任意整理手続き
任意整理手続きとは?
弁護士が法定金利で利息計算をし直して、法律上、本当に支払わなければならない元金額を確定し、これに基づき、債権者と個別に交渉し、支払可能な範囲内の金額で、分割支払の和解を取り付けていく「交渉による債務整理」の方法です。
この方法は、昭和50年代のサラ金地獄といわれた時代から、全国の弁護士が多重債務者救済のために使ってきた手法ですので、弁護士に依頼するのが成功の鍵といえます。日本弁護士連合会は、任意整理手続の基本原則として、
(1) 必ず、法定金利で利息計算をし直して、支払義務のある元金額を確定すること、
(2) 支払義務のある元金額を分割返済するに当たっては、経過利息を付けないこと
を、宣言しております。
個人再生手続きのように、債務の一部をカットできますか?
任意整理手続きは、法定金利で利息計算をし直して、法律上、支払義務のある元金額を確定し、この金額を前提にした分割和解交渉をするわけですので、支払総額は、債権者が高金利で計算した金額よりも、当然に小さな金額になります。

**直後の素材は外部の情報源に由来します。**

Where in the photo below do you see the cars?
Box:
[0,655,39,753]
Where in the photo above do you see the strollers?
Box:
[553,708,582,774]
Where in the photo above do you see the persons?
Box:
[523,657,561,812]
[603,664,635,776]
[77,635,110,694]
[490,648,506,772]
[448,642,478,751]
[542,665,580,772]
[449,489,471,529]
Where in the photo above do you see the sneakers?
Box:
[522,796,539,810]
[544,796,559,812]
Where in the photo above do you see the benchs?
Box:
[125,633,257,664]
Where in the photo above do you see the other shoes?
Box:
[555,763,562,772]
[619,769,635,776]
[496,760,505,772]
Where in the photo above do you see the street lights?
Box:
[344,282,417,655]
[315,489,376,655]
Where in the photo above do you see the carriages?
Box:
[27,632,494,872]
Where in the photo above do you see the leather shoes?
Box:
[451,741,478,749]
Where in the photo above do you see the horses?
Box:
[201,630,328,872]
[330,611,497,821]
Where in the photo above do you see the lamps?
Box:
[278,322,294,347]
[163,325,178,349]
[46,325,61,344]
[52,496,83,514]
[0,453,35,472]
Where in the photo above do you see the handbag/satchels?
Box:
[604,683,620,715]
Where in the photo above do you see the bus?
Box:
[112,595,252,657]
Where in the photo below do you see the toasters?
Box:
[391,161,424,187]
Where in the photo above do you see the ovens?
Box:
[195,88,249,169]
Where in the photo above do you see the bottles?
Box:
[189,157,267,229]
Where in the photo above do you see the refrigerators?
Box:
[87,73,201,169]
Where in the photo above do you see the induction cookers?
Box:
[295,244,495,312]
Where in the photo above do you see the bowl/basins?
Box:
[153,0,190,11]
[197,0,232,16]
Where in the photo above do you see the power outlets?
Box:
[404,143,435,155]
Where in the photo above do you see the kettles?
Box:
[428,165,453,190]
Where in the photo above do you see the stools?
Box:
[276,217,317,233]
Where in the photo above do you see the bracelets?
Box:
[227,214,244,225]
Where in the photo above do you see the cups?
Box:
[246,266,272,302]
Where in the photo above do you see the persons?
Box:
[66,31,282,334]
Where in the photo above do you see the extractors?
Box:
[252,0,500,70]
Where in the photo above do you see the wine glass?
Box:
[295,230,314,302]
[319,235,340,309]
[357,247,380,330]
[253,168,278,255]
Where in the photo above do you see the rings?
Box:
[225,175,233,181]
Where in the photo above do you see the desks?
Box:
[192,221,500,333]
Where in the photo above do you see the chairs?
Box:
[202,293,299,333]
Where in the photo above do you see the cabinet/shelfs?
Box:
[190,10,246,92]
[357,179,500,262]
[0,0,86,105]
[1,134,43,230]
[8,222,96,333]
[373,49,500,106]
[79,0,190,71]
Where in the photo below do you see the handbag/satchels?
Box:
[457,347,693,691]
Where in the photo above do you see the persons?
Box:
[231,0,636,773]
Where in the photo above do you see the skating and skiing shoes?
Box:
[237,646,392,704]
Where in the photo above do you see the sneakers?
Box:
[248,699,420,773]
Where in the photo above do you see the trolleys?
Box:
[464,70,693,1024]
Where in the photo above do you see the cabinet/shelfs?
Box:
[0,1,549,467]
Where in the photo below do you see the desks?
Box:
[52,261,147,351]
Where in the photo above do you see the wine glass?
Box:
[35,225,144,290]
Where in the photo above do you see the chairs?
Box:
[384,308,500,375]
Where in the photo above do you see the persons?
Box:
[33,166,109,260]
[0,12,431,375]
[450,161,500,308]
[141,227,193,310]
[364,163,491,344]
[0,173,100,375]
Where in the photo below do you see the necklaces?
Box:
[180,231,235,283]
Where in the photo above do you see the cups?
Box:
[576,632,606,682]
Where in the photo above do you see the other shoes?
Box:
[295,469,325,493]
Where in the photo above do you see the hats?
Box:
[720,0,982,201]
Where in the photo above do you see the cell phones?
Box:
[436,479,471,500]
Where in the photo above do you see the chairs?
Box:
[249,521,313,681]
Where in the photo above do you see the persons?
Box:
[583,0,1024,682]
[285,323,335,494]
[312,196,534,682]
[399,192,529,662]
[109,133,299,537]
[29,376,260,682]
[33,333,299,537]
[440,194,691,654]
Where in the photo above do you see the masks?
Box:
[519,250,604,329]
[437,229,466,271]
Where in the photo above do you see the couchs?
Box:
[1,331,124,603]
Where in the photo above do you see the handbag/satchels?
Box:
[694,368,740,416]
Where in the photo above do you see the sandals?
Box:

しかし、個人再生手続きと違って、法定金利で利息計算をし直した、法律上、支払義務のある確定元金額を、当然に、更に減額させるという強力なものではありません。あくまでも、「交渉による債務整理」ですので、例えば、債務者本人には支払能力がなく、親族等の第三者が債務整理資金を用意することになったものの、整理資金が元金額に足りないケースでは、債権者との間で、一括支払を条件に、元金の一部カットを内容とする和解交渉を進めることになります。債権者としても、本人に自己破産をされてしまうと、元も子もなくなるので、譲歩せざるを得ない場合もあり、まさに、そこに弁護士の腕の見せ所があるということになります。
個人再生手続きについては、別のページに詳細に解説をしていますので、そちらを参照ください。
任意整理手続きには弱点はありますか?
任意整理手続きは、弁護士が債権者と個別に交渉し、支払可能な範囲内での金額で、分割支払いの和解を取り付けていく作業ですので、粘り強い交渉をしても、一部の債権者との間で、分割金額について折り合いがつかない場合、任意整理手続全体が暗礁に乗り上げるという弱点があります。
ですから、現在では、支払方向での債務整理の手法を選択する場合、個人再生手続きの申立が可能かどうかも併せて検討することが多くなっています。